In your starter code you should see a thread_detach_example.c. This is very similar to what you will be implementing. This function takes the number of threads as an input argument, and then it creates and detaches each thread. Each thread independently runs thread_function. The example passes one argument to each thread, an integer pointer. In your server, this will be the socket descriptor (integer) for a newly-accepted client.
- Inside of the thread_function, you just have to cast the input back from a generic void * unknown type pointer to be an integer pointer. Then, you can dereference that pointer to get the value, after which you can free it. This is the main complexity in this part of the lab — wrangling pointers!
Finally, we have a call to the pthread_detach function. This basically says I am creating a thread, it is going to go do something in the background, and I don’t need the thread to return a result — just exit once its done executing. Therefore the return value of our thread_function is NULL to satisfy a void * return value. By detaching a thread, we are telling the OS to just clean it up once its done executing our thread_function, without the need for calling pthread_join.

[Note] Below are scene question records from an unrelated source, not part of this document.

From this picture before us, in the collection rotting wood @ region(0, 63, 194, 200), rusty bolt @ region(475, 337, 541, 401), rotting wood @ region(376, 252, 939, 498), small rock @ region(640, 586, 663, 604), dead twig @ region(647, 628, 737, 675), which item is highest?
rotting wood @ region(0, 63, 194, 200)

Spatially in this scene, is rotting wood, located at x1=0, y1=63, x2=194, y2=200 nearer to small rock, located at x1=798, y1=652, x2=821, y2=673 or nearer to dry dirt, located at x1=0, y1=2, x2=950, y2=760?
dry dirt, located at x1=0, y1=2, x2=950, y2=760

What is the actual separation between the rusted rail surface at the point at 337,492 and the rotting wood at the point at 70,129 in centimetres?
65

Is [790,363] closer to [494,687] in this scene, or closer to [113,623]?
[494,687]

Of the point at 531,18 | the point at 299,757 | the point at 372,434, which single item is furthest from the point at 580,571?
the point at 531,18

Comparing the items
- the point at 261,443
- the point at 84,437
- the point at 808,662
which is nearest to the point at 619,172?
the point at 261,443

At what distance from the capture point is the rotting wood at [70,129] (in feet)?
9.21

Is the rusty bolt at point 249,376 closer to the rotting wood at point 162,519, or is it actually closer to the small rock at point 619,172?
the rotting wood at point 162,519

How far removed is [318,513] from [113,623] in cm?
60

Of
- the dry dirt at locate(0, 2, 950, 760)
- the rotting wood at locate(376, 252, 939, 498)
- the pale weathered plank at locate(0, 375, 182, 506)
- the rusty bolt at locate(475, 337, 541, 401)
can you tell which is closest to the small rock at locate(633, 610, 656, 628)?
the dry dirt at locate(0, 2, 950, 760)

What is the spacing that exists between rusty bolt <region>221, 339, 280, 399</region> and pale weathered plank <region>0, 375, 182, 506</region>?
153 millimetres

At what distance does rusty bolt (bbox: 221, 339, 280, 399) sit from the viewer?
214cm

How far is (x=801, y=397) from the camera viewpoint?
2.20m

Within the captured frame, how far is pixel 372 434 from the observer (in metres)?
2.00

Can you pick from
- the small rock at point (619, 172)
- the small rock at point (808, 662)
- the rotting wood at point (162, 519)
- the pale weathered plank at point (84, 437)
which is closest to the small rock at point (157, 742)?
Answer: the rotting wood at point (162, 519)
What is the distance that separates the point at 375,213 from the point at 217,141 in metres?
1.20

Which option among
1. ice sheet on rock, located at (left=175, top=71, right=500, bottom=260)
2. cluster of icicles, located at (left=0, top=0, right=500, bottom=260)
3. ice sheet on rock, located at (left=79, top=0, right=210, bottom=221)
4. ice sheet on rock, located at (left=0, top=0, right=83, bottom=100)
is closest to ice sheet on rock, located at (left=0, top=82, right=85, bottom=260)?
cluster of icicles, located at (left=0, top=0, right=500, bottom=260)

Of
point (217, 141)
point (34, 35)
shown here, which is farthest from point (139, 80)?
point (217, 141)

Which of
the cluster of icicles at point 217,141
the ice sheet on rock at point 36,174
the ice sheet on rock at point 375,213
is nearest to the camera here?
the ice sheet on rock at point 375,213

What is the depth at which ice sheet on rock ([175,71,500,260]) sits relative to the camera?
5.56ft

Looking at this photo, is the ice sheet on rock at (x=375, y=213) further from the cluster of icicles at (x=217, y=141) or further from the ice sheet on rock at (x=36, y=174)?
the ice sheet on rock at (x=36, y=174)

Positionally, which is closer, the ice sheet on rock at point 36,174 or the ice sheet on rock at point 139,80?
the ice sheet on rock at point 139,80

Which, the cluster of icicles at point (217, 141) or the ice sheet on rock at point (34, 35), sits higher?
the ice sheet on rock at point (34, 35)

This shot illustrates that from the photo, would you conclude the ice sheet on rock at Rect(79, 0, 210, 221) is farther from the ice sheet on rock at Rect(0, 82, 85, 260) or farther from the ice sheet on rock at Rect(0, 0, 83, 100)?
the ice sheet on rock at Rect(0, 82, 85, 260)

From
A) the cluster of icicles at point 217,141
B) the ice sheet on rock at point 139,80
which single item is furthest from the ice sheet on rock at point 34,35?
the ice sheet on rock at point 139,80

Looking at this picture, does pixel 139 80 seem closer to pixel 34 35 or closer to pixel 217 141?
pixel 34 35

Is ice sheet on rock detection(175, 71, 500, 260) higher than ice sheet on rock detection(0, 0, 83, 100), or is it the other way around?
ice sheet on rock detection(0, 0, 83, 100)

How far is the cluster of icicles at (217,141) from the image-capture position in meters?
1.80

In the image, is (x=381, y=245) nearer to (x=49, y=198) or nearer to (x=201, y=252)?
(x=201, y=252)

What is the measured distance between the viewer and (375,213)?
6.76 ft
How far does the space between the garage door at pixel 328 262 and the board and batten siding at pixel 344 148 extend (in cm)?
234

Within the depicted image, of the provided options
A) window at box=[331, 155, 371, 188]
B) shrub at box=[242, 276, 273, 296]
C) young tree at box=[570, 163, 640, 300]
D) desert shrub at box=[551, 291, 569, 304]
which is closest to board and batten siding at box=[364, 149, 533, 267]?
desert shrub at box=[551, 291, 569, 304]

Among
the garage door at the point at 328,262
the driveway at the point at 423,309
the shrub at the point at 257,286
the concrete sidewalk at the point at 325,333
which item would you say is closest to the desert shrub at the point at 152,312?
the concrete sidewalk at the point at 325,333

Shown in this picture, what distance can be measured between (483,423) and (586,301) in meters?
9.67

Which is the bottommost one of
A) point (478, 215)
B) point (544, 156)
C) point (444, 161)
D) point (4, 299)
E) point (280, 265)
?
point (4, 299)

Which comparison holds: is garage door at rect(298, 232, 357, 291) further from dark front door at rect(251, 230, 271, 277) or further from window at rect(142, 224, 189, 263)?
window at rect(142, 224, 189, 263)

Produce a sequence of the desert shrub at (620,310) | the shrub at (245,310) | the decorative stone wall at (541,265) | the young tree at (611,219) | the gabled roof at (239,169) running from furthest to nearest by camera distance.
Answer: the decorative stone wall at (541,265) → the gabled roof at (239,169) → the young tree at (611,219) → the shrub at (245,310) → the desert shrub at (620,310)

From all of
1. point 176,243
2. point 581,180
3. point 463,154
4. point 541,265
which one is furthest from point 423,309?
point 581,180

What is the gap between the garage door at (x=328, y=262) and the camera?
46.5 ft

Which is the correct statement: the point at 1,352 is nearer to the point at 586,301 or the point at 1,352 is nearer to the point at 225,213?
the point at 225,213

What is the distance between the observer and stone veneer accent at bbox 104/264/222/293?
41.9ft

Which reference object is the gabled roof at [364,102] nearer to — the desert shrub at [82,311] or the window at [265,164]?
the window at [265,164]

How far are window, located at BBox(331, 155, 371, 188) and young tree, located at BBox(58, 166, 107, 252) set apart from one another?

5.3. Providing a directory listing

Your web server should respond with a list of files when the user requests a directory that does not contain an index.html file.
- Similar to opening a file with fopen and reading from a file with fread, you can read the contents of a directory using the opendir, readdir and closedir calls.
- That is, if you have a valid directory path, you can pass it to opendir and store the result in a (DIR * ) pointer. Just like a file pointer, every time you open a directory, you should close the directory with closedir.
- Next, you can keep calling readdir, which returns info for one file, on that (DIR * ) pointer until it returns NULL. See man readdir for details. DO NOT attempt to free the struct dirent pointer that readdir returns — the man page makes it very clear that you should not attempt to free that pointer!
- You can follow the following html format to create your directory listing (substitute /path with the actual path):
  <html> Directory listing for: /path/ <br/> <ul> <li><a href="your_dir_listing_with_slash/">"dir_name"</a></li> .... </ul> </html>

6. Submitting

Please remove any excessive debugging output prior to submitting.

To submit your code, commit your changes locally using git add and git commit. Then run git push while in your lab directory.